3. Clear return: According to your own requirements, you can calculate the amount of personal purchase and payment time limit by how many retirement annuities you want to receive from the insurance company every month after retirement. After the deadline, you can get the money every month. This is the biggest advantage that annuity insurance is different from other wealth management products. Ordinary wealth management products are unlikely to accurately estimate the benefits in the next few decades. To sum up, there are many types of insurance on the market at present, and the retirement annuity in annuity insurance is only one of them. Consumers can choose different insurance according to their actual needs. But when you buy, you must pay attention to the amount, payment method and payment method. If you are considering retirement annuity insurance, you must know how to pay and how to get it.

What are the payment methods of retirement annuity insurance?

Retirement annuity insurance payment methods are mainly divided into one-time payment or installment payment. As the name implies, one-time payment means that the insurance company pays all the insurance benefits to the recipient in one lump sum, while installment payment means that the recipient can receive a certain amount of insurance benefits every other agreed period. The recipient can decide which method to choose when receiving the insurance money. It is important to note that if the annuity recipient fails to reach the designated retirement age when he dies, the insurance company will refund the premium or cash value paid by the insured, and during the premium payment period, the annuity recipient has the right to terminate the retirement annuity insurance contract and receive the surrender money. What are the ways to receive retirement annuity insurance annuity? There are usually three ways to receive retirement annuity insurance annuity: fixed payment, fixed payment and one-time payment. Annual income is more common. Under normal circumstances, annuity insurance is paid annually, but it is not absolute. Consumers can choose the appropriate payment method according to their actual needs.
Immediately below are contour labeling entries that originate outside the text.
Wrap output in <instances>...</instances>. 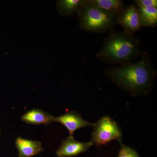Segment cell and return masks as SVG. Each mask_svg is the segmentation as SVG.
<instances>
[{
  "instance_id": "obj_1",
  "label": "cell",
  "mask_w": 157,
  "mask_h": 157,
  "mask_svg": "<svg viewBox=\"0 0 157 157\" xmlns=\"http://www.w3.org/2000/svg\"><path fill=\"white\" fill-rule=\"evenodd\" d=\"M104 73L113 84L133 97L148 95L152 90L157 75L146 52H144L136 63L107 68Z\"/></svg>"
},
{
  "instance_id": "obj_2",
  "label": "cell",
  "mask_w": 157,
  "mask_h": 157,
  "mask_svg": "<svg viewBox=\"0 0 157 157\" xmlns=\"http://www.w3.org/2000/svg\"><path fill=\"white\" fill-rule=\"evenodd\" d=\"M141 55L138 37L113 29L109 31L95 57L104 63L121 66L133 62Z\"/></svg>"
},
{
  "instance_id": "obj_3",
  "label": "cell",
  "mask_w": 157,
  "mask_h": 157,
  "mask_svg": "<svg viewBox=\"0 0 157 157\" xmlns=\"http://www.w3.org/2000/svg\"><path fill=\"white\" fill-rule=\"evenodd\" d=\"M78 15L80 29L87 33H103L119 25L117 14L101 9L89 0L83 5Z\"/></svg>"
},
{
  "instance_id": "obj_4",
  "label": "cell",
  "mask_w": 157,
  "mask_h": 157,
  "mask_svg": "<svg viewBox=\"0 0 157 157\" xmlns=\"http://www.w3.org/2000/svg\"><path fill=\"white\" fill-rule=\"evenodd\" d=\"M93 127L90 141L94 145L102 146L113 140H122L121 130L117 123L108 116L102 117Z\"/></svg>"
},
{
  "instance_id": "obj_5",
  "label": "cell",
  "mask_w": 157,
  "mask_h": 157,
  "mask_svg": "<svg viewBox=\"0 0 157 157\" xmlns=\"http://www.w3.org/2000/svg\"><path fill=\"white\" fill-rule=\"evenodd\" d=\"M119 25L122 27L124 33L134 35L142 28L139 19L138 8L135 4H130L118 14Z\"/></svg>"
},
{
  "instance_id": "obj_6",
  "label": "cell",
  "mask_w": 157,
  "mask_h": 157,
  "mask_svg": "<svg viewBox=\"0 0 157 157\" xmlns=\"http://www.w3.org/2000/svg\"><path fill=\"white\" fill-rule=\"evenodd\" d=\"M94 145L91 141L88 142L77 141L70 135L62 141L60 146L56 152L57 157H73L87 151Z\"/></svg>"
},
{
  "instance_id": "obj_7",
  "label": "cell",
  "mask_w": 157,
  "mask_h": 157,
  "mask_svg": "<svg viewBox=\"0 0 157 157\" xmlns=\"http://www.w3.org/2000/svg\"><path fill=\"white\" fill-rule=\"evenodd\" d=\"M54 122L59 123L63 125L71 136H73L74 132L78 129L85 127L93 126L94 124V123H91L85 120L81 115L76 111H69L60 116L54 117L53 122Z\"/></svg>"
},
{
  "instance_id": "obj_8",
  "label": "cell",
  "mask_w": 157,
  "mask_h": 157,
  "mask_svg": "<svg viewBox=\"0 0 157 157\" xmlns=\"http://www.w3.org/2000/svg\"><path fill=\"white\" fill-rule=\"evenodd\" d=\"M17 149V157H32L44 151L41 141L17 137L15 141Z\"/></svg>"
},
{
  "instance_id": "obj_9",
  "label": "cell",
  "mask_w": 157,
  "mask_h": 157,
  "mask_svg": "<svg viewBox=\"0 0 157 157\" xmlns=\"http://www.w3.org/2000/svg\"><path fill=\"white\" fill-rule=\"evenodd\" d=\"M54 117L48 112L35 108L26 112L21 116V120L29 124L48 125L53 122Z\"/></svg>"
},
{
  "instance_id": "obj_10",
  "label": "cell",
  "mask_w": 157,
  "mask_h": 157,
  "mask_svg": "<svg viewBox=\"0 0 157 157\" xmlns=\"http://www.w3.org/2000/svg\"><path fill=\"white\" fill-rule=\"evenodd\" d=\"M87 0H60L57 3V9L62 16L67 17L74 14H79Z\"/></svg>"
},
{
  "instance_id": "obj_11",
  "label": "cell",
  "mask_w": 157,
  "mask_h": 157,
  "mask_svg": "<svg viewBox=\"0 0 157 157\" xmlns=\"http://www.w3.org/2000/svg\"><path fill=\"white\" fill-rule=\"evenodd\" d=\"M142 27H155L157 25V8L137 6Z\"/></svg>"
},
{
  "instance_id": "obj_12",
  "label": "cell",
  "mask_w": 157,
  "mask_h": 157,
  "mask_svg": "<svg viewBox=\"0 0 157 157\" xmlns=\"http://www.w3.org/2000/svg\"><path fill=\"white\" fill-rule=\"evenodd\" d=\"M101 9L109 12L119 14L126 7L124 1L122 0H89Z\"/></svg>"
},
{
  "instance_id": "obj_13",
  "label": "cell",
  "mask_w": 157,
  "mask_h": 157,
  "mask_svg": "<svg viewBox=\"0 0 157 157\" xmlns=\"http://www.w3.org/2000/svg\"><path fill=\"white\" fill-rule=\"evenodd\" d=\"M119 142L120 144V149L117 157H140L134 149L124 144L122 140Z\"/></svg>"
},
{
  "instance_id": "obj_14",
  "label": "cell",
  "mask_w": 157,
  "mask_h": 157,
  "mask_svg": "<svg viewBox=\"0 0 157 157\" xmlns=\"http://www.w3.org/2000/svg\"><path fill=\"white\" fill-rule=\"evenodd\" d=\"M133 2L137 6L157 8V0H134Z\"/></svg>"
},
{
  "instance_id": "obj_15",
  "label": "cell",
  "mask_w": 157,
  "mask_h": 157,
  "mask_svg": "<svg viewBox=\"0 0 157 157\" xmlns=\"http://www.w3.org/2000/svg\"><path fill=\"white\" fill-rule=\"evenodd\" d=\"M1 129H0V137H1Z\"/></svg>"
}]
</instances>
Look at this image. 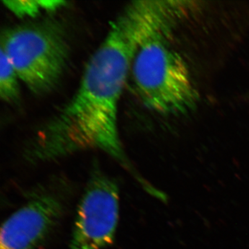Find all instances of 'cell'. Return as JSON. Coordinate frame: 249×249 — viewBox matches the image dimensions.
<instances>
[{
  "label": "cell",
  "mask_w": 249,
  "mask_h": 249,
  "mask_svg": "<svg viewBox=\"0 0 249 249\" xmlns=\"http://www.w3.org/2000/svg\"><path fill=\"white\" fill-rule=\"evenodd\" d=\"M0 50V96L5 102L14 103L19 97V78L7 55Z\"/></svg>",
  "instance_id": "cell-7"
},
{
  "label": "cell",
  "mask_w": 249,
  "mask_h": 249,
  "mask_svg": "<svg viewBox=\"0 0 249 249\" xmlns=\"http://www.w3.org/2000/svg\"><path fill=\"white\" fill-rule=\"evenodd\" d=\"M61 190L40 188L1 226L0 249H37L61 220L66 196Z\"/></svg>",
  "instance_id": "cell-5"
},
{
  "label": "cell",
  "mask_w": 249,
  "mask_h": 249,
  "mask_svg": "<svg viewBox=\"0 0 249 249\" xmlns=\"http://www.w3.org/2000/svg\"><path fill=\"white\" fill-rule=\"evenodd\" d=\"M3 4L11 12L18 18H35L44 12H53L61 9L67 4L66 1H3Z\"/></svg>",
  "instance_id": "cell-6"
},
{
  "label": "cell",
  "mask_w": 249,
  "mask_h": 249,
  "mask_svg": "<svg viewBox=\"0 0 249 249\" xmlns=\"http://www.w3.org/2000/svg\"><path fill=\"white\" fill-rule=\"evenodd\" d=\"M119 217L116 180L94 165L77 209L70 249H103L112 245Z\"/></svg>",
  "instance_id": "cell-4"
},
{
  "label": "cell",
  "mask_w": 249,
  "mask_h": 249,
  "mask_svg": "<svg viewBox=\"0 0 249 249\" xmlns=\"http://www.w3.org/2000/svg\"><path fill=\"white\" fill-rule=\"evenodd\" d=\"M171 33H160L142 42L134 55L130 72L142 103L163 114L193 110L198 93L182 57L170 47Z\"/></svg>",
  "instance_id": "cell-2"
},
{
  "label": "cell",
  "mask_w": 249,
  "mask_h": 249,
  "mask_svg": "<svg viewBox=\"0 0 249 249\" xmlns=\"http://www.w3.org/2000/svg\"><path fill=\"white\" fill-rule=\"evenodd\" d=\"M0 49L14 65L19 80L35 94L55 88L70 56L63 29L52 21L8 29L1 36Z\"/></svg>",
  "instance_id": "cell-3"
},
{
  "label": "cell",
  "mask_w": 249,
  "mask_h": 249,
  "mask_svg": "<svg viewBox=\"0 0 249 249\" xmlns=\"http://www.w3.org/2000/svg\"><path fill=\"white\" fill-rule=\"evenodd\" d=\"M151 1H134L111 22L107 36L85 67L71 101L45 124L25 150L32 163L99 150L121 165L147 193L154 187L134 168L118 128L119 103L139 47L163 29Z\"/></svg>",
  "instance_id": "cell-1"
}]
</instances>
Finally, let's summarize the matters needing attention in purchasing retirement annuity insurance. First of all, the payment method can be "tailored" according to the requirements of the payee. In addition, annuity insurance has three ways: fixed collection, fixed collection and one-time wholesale collection. Secondly, retirement annuity insurance is based on the survival of the insured. In order to prevent the insured from losing his pension due to his short life, many retirement annuity insurances promise'' 10 or 20 years'', and those who die before the age of collection can pay the unpaid amount to the designated beneficiary. Some annuity insurance products, which focus on the function of providing for the aged, receive a large amount of money every year, and also have a guaranteed collection period. Finally, we should carefully choose to buy pay-as-you-go retirement annuity insurance products. The collection time of annuity insurance is flexible, and the initial collection time is usually concentrated in the age group of the insured aged 50-65. Medium. However, due to the lack of capital accumulation time, the cash value of products is not high, and it usually takes a long time to return to the capital. If you still have questions about retirement annuity insurance, you can search for "Baibaojun" on Baidu, where the most professional nursing staff can provide you with professional services.